Instruções do exercício:
Responda às perguntas abaixo com base no texto sobre o Evangelho e a subjetividade:
1. Que termo entre parênteses acompanha a expressão "poder explosivo" do Evangelho?
2. Qual é o título da primeira seção numerada?
3. Que referência bíblica aparece no fim da citação?

Texto do exercício:
Quando o poder explosivo (dynamis) do Evangelho atinge aqueles de manifestam discípulo (talmidim) de Cristo este produz uma transformação profunda e radical, configurando toda sua subjetividade. Com isso estou afirmando que o Evangelho altera positivamente a forma de pensar (cognição), de sentir (páthos) e consequentemente suas ações e reações (intersubjetividade).

 

1.    Mudança na estrutura do pensar

 

Vamos entender o primeiro impacto do Evangelho em nossa subjetividade que se dá no âmbito da dinâmica do pensamento ou cognitiva. Quero dizer que a luz trans-formadora do Evangelho irradia no nosso pensamento produzindo uma nova percepção (janela hermenêutica).

Desse modo, o discípulo começa a pensar as categorias do viver, das relações, notadamente com Cristo, de uma forma absolutamente trans-cedente, redimida fornecidas pelos poderes da ressurreição de Cristo, na qual fomos feitos partícipes pela atuação do Espírito Santo: 1 Portanto, se vocês foram ressuscitados juntamente com Cristo, busquem as coisas lá do alto, onde Cristo vive, assentado à direita de Deus. 2 Pensem nas coisas lá do alto, e não nas que são aqui da terra. 3 Porque vocês morreram, e a vida de vocês está oculta juntamente com Cristo, em Deus (Cl 3.1-3).

Material fornecido:

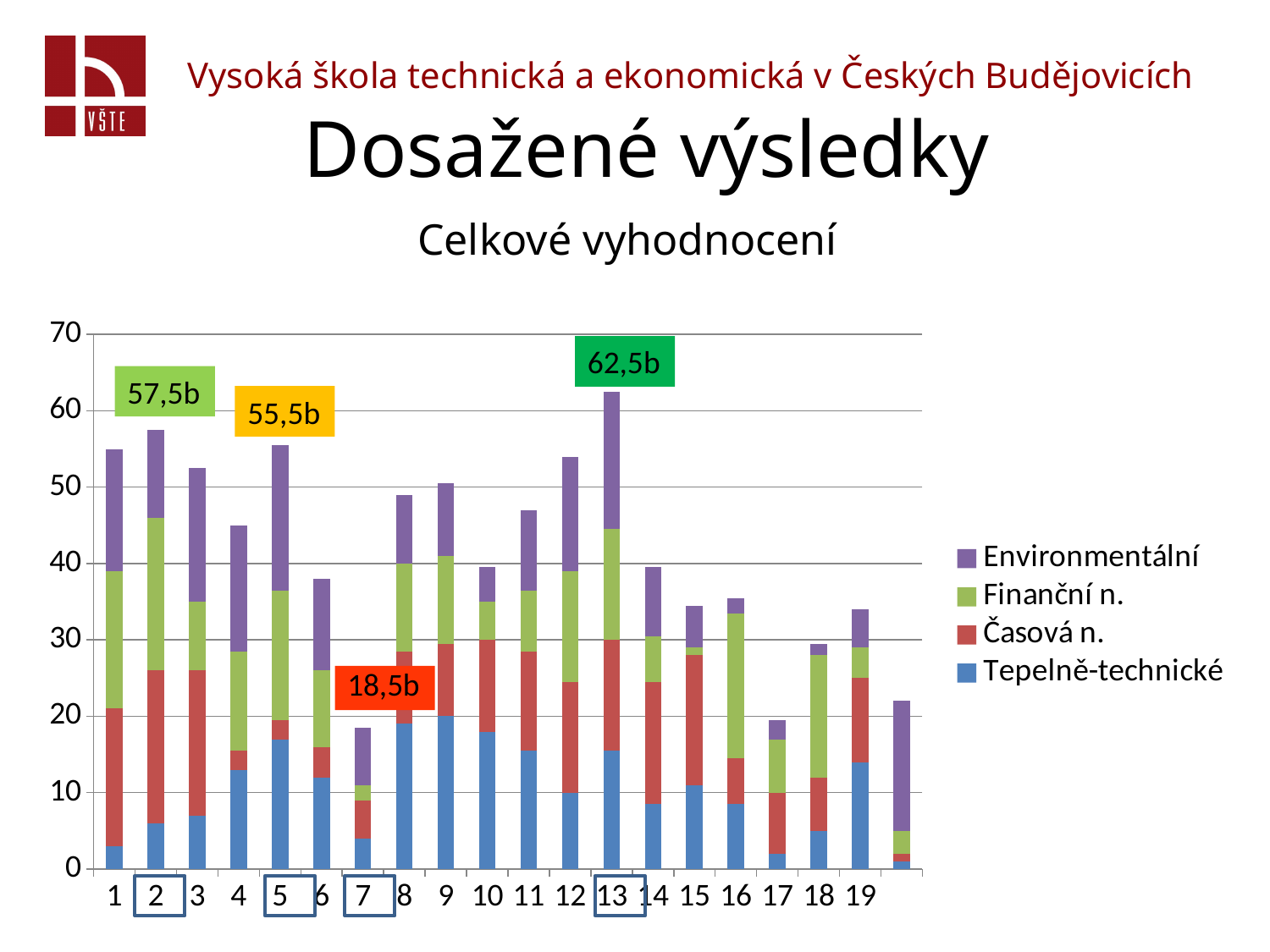
What is the total value labelled for bar 5? 55,5b Is the total for bar 15 greater or less than 40? less What is the difference between the labelled totals of bar 13 and bar 2? 5b What is the total value labelled for bar 7? 18,5b What is the total value labelled for bar 2? 57,5b What is the total value labelled for bar 13? 62,5b What kind of chart is shown? Stacked bar chart What is the difference between the labelled totals of bar 2 and bar 5? 2b Is the total for bar 4 greater or less than 50? less Which bar has the highest total? 13 How many series does the legend list? 4 Which has the larger total, bar 2 or bar 5? Bar 2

Resolução da tarefa:
1. Dynamis.
2. "Mudança na estrutura do pensar".
3. Cl 3.1-3.